Hashing Table and Binary Tree
Hashing Table
In computing, a hash table (hash
map) is a data structure that implements an associative
array abstract data type, a structure that can
map keys to values. A hash table uses a hash
function to compute an index, also called a hash code,
into an array of buckets or slots, from which the
desired value can be found.
Ideally, the hash function will assign each key to a
unique bucket, but most hash table designs employ an imperfect hash function,
which might cause hash collisions where the hash function
generates the same index for more than one key. Such collisions are always
accommodated in some way.
Hashing is a
technique that is used to uniquely identify a specific object from a group of
similar objects. Some examples of how hashing is used in our lives include:
- In
universities, each student is assigned a unique roll number that can be
used to retrieve information about them.
- In
libraries, each book is assigned a unique number that can be used to
determine information about the book, such as its exact position in the
library or the users it has been issued to etc.
In both
these examples the students and books were hashed to a unique number.
Assume that
you have an object and you want to assign a key to it to make searching easy.
To store the key/value pair, you can use a simple array like a data structure
where keys (integers) can be used directly as an index to store values.
However, in cases where the keys are large and cannot be used directly as an
index, you should use hashing.
In hashing,
large keys are converted into small keys by using hash functions.
The values are then stored in a data structure called hash table.
The idea of hashing is to distribute entries (key/value pairs) uniformly across
an array. Each element is assigned a key (converted key). By using that key you
can access the element in O(1) time. Using the key, the
algorithm (hash function) computes an index that suggests where an entry can be
found or inserted.
Hashing is
implemented in two steps:
1. An element is converted into an
integer by using a hash function. This element can be used as an index to store
the original element, which falls into the hash table.
2. The element is stored in the hash
table where it can be quickly retrieved using hashed key.
hash = hashfunc(key)
index = hash % array_size
In this
method, the hash is independent of the array size and it is then reduced to an
index (a number between 0 and array_size − 1) by using the modulo operator (%).
Hash function
A hash
function is any function that can be used to map a data set of an arbitrary
size to a data set of a fixed size, which falls into the hash table. The values
returned by a hash function are called hash values, hash codes, hash sums, or
simply hashes.
----------
EXERCISE INSTRUCTIONS: From the passage on hash tables, copy out word for word the span starting at "hash = hashfunc(key)" and ending at "modulo operator (%).".

PROVIDED DATA:
----------
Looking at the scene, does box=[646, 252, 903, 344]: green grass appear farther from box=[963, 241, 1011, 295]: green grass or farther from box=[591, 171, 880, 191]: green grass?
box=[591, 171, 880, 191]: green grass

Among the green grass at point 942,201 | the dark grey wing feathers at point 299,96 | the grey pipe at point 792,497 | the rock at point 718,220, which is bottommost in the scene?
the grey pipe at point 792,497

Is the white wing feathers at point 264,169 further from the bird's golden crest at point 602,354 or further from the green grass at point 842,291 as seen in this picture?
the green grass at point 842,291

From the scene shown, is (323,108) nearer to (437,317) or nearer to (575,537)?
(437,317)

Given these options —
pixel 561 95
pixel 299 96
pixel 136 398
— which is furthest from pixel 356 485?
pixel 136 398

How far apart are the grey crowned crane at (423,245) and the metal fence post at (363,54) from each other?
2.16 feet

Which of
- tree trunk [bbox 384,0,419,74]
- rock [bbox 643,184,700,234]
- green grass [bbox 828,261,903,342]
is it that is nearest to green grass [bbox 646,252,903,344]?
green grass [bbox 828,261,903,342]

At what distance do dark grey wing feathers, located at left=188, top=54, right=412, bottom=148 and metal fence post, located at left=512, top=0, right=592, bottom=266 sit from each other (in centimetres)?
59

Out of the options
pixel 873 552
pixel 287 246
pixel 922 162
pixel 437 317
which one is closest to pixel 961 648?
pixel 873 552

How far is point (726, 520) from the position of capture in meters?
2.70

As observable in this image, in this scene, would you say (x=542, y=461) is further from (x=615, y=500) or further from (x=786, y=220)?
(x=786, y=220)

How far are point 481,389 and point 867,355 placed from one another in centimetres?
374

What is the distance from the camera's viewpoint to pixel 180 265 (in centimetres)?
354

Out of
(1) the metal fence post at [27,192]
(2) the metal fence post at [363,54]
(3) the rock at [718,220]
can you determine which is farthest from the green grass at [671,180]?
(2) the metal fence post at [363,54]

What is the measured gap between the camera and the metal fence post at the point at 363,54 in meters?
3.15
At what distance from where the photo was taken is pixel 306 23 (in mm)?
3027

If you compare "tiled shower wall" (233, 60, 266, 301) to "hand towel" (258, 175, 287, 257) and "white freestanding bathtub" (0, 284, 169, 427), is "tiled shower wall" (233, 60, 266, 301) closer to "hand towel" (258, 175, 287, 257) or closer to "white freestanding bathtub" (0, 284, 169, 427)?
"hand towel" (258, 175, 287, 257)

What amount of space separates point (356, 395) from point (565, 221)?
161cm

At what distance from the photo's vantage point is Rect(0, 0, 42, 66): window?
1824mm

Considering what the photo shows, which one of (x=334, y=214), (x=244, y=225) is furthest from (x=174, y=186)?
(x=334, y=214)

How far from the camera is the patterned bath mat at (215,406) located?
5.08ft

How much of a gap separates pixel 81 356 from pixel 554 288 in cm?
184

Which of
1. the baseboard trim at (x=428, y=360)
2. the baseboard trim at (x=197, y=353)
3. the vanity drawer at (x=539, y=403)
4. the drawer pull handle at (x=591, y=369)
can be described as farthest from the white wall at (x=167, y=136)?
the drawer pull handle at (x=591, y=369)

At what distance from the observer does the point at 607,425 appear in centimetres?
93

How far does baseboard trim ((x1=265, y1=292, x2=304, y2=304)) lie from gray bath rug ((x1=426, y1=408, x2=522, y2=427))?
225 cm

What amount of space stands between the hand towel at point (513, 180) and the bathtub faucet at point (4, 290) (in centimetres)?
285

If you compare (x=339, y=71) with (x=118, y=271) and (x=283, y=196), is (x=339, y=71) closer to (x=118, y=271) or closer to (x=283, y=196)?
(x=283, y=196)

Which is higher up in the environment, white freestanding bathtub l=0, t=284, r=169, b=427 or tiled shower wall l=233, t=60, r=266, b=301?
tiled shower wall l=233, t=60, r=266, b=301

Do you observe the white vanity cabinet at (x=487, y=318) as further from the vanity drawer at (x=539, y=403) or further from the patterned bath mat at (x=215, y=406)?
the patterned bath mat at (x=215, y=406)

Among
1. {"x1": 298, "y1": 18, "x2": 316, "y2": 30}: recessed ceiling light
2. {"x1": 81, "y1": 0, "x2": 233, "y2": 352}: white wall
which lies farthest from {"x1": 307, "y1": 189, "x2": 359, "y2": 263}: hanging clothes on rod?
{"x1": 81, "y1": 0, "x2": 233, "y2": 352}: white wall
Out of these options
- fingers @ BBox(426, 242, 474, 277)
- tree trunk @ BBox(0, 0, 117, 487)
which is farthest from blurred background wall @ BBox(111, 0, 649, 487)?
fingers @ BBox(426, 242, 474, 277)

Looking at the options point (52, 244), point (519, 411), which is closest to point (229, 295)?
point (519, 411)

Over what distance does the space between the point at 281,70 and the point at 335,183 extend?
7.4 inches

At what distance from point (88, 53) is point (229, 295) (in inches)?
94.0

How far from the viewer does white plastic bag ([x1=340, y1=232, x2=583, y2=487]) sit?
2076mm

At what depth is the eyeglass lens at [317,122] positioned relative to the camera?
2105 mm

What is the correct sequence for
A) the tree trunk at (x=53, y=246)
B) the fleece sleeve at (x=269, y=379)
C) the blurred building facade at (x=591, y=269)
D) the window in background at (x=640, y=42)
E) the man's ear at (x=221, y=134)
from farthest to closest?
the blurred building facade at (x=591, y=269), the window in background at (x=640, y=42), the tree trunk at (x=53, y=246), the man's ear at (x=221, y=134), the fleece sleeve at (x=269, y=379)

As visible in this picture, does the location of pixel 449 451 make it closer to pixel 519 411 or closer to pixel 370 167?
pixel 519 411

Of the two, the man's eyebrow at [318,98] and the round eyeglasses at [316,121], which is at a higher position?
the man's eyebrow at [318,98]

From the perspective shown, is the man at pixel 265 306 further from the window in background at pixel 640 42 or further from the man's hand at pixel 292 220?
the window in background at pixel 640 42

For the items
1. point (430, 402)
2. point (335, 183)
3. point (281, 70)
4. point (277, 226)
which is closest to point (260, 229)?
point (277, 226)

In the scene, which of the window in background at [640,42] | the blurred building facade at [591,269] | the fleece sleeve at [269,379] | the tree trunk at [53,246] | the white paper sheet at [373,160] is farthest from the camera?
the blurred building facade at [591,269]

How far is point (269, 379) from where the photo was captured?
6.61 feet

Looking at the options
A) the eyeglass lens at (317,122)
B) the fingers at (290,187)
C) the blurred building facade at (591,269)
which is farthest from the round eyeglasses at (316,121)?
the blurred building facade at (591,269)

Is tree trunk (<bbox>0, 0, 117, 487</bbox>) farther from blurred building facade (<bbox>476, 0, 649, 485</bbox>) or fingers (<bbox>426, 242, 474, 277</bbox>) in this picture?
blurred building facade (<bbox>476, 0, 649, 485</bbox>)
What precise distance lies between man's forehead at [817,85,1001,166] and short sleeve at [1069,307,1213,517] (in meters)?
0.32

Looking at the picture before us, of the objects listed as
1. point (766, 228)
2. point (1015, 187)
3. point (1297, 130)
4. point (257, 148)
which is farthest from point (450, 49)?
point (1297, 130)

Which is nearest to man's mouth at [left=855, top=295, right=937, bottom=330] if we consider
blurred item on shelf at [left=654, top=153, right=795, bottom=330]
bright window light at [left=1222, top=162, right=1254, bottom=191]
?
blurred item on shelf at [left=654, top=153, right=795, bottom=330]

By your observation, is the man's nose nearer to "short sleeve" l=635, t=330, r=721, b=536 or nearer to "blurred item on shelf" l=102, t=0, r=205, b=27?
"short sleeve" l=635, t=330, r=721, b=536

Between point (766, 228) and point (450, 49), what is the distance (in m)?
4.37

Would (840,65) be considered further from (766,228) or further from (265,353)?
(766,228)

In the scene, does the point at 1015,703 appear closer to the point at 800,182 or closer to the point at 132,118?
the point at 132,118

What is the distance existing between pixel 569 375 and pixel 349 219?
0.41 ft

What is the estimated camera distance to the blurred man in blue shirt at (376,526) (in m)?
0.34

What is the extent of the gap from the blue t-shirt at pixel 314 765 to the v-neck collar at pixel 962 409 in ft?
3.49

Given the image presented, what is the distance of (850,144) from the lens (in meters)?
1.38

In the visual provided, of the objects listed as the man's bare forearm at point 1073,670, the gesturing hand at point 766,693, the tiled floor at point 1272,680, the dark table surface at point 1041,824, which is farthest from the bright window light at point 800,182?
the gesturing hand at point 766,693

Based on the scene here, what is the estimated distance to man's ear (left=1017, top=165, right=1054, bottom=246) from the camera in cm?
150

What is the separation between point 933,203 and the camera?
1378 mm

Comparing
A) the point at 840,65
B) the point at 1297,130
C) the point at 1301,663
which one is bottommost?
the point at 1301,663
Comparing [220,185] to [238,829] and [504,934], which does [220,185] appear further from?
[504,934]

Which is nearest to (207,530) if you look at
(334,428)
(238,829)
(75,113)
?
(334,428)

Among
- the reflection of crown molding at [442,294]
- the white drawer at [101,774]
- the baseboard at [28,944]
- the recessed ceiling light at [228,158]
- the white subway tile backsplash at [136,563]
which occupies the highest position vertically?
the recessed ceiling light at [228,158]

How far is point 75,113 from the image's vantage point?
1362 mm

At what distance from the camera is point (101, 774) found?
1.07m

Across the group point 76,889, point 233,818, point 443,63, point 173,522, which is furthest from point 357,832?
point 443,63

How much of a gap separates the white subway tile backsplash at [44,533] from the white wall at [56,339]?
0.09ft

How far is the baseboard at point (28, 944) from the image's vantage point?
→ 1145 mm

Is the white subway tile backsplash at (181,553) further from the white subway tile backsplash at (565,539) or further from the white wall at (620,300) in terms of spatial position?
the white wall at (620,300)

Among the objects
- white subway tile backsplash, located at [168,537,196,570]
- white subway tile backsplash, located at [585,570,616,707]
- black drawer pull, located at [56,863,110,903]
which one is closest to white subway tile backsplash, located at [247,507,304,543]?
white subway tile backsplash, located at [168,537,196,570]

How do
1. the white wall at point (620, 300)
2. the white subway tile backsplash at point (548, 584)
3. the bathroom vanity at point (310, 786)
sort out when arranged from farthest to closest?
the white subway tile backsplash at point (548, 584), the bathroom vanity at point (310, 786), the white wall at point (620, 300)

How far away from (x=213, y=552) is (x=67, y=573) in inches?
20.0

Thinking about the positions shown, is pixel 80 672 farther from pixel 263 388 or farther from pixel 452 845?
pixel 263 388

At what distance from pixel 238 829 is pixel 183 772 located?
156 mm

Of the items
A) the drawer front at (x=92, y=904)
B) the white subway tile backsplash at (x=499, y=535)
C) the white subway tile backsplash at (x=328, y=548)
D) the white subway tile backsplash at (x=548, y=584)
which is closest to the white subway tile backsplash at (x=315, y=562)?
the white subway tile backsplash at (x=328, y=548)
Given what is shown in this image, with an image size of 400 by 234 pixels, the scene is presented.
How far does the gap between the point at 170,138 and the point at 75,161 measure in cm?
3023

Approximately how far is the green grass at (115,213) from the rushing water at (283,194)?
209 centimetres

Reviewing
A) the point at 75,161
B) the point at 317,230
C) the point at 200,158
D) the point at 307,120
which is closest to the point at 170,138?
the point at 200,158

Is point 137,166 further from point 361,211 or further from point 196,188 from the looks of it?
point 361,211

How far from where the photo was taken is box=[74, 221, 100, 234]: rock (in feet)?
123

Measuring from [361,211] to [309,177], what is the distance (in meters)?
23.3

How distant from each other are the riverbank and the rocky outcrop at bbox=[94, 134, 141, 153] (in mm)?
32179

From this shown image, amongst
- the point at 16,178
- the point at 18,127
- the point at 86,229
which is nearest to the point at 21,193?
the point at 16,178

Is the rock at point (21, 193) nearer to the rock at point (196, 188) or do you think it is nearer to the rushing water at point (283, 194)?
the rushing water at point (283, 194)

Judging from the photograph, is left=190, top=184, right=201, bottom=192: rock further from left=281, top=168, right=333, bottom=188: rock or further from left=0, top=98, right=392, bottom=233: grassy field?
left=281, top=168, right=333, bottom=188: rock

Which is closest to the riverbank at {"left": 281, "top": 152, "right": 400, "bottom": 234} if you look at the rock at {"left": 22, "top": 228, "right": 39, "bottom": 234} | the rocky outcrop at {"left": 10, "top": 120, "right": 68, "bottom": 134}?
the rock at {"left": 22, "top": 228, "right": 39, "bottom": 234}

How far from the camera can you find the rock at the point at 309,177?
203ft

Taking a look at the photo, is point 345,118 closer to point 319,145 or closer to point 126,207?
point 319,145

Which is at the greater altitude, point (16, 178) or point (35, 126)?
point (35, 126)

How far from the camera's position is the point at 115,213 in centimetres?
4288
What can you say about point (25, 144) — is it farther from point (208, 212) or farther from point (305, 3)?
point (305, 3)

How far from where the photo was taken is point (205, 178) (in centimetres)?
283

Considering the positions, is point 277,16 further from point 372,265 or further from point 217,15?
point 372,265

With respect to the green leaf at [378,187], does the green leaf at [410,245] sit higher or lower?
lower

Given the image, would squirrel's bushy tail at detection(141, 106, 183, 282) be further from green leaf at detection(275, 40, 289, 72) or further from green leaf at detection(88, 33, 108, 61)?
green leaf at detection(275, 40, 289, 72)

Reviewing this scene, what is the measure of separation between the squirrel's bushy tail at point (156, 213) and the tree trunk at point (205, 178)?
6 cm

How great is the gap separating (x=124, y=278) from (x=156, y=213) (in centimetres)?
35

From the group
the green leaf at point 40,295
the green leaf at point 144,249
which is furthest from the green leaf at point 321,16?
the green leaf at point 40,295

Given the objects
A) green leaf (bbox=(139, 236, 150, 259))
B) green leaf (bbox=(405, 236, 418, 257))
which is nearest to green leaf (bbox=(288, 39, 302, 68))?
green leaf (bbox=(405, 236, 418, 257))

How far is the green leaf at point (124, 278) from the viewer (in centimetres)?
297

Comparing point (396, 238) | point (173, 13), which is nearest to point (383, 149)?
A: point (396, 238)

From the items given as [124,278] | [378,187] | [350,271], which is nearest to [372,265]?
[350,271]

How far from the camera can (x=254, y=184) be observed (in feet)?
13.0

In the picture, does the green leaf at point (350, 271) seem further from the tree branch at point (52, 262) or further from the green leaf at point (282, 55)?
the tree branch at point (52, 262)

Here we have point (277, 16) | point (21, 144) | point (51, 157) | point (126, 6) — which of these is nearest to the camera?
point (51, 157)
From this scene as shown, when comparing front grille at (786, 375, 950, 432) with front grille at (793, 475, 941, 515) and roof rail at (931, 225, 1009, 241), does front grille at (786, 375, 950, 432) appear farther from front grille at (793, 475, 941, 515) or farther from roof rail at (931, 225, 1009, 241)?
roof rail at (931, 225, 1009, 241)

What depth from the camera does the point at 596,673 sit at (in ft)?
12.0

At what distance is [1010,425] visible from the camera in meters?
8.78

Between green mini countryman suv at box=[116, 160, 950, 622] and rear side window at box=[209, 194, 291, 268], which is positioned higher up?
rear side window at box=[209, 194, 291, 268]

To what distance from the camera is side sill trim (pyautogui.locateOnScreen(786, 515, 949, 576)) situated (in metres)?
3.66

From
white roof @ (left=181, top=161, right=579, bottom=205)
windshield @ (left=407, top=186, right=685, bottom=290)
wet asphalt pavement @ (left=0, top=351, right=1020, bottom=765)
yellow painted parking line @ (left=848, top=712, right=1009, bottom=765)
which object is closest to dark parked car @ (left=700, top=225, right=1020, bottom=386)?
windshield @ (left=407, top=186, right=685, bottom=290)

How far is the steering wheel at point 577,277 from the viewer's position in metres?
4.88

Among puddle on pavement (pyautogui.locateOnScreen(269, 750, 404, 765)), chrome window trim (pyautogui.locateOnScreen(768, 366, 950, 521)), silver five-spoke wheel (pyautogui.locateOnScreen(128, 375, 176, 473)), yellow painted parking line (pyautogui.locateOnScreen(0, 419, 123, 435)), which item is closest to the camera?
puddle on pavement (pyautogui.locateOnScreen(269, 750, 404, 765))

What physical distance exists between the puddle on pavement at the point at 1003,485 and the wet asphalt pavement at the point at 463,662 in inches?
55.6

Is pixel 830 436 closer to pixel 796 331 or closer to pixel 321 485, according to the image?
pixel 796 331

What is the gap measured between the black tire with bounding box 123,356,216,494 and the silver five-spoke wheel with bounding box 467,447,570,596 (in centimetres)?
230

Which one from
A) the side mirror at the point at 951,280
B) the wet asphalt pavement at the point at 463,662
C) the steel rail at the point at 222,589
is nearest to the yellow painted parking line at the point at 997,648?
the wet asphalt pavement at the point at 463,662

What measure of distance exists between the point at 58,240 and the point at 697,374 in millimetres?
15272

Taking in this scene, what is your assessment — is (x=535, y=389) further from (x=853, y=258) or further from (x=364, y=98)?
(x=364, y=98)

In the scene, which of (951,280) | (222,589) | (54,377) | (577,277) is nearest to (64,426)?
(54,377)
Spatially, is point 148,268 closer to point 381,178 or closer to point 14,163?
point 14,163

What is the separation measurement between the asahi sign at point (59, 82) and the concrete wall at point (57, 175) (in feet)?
----------
RESULT:
hash = hashfunc(key)
index = hash % array_size
In this
method, the hash is independent of the array size and it is then reduced to an
index (a number between 0 and array_size − 1) by using the modulo operator (%).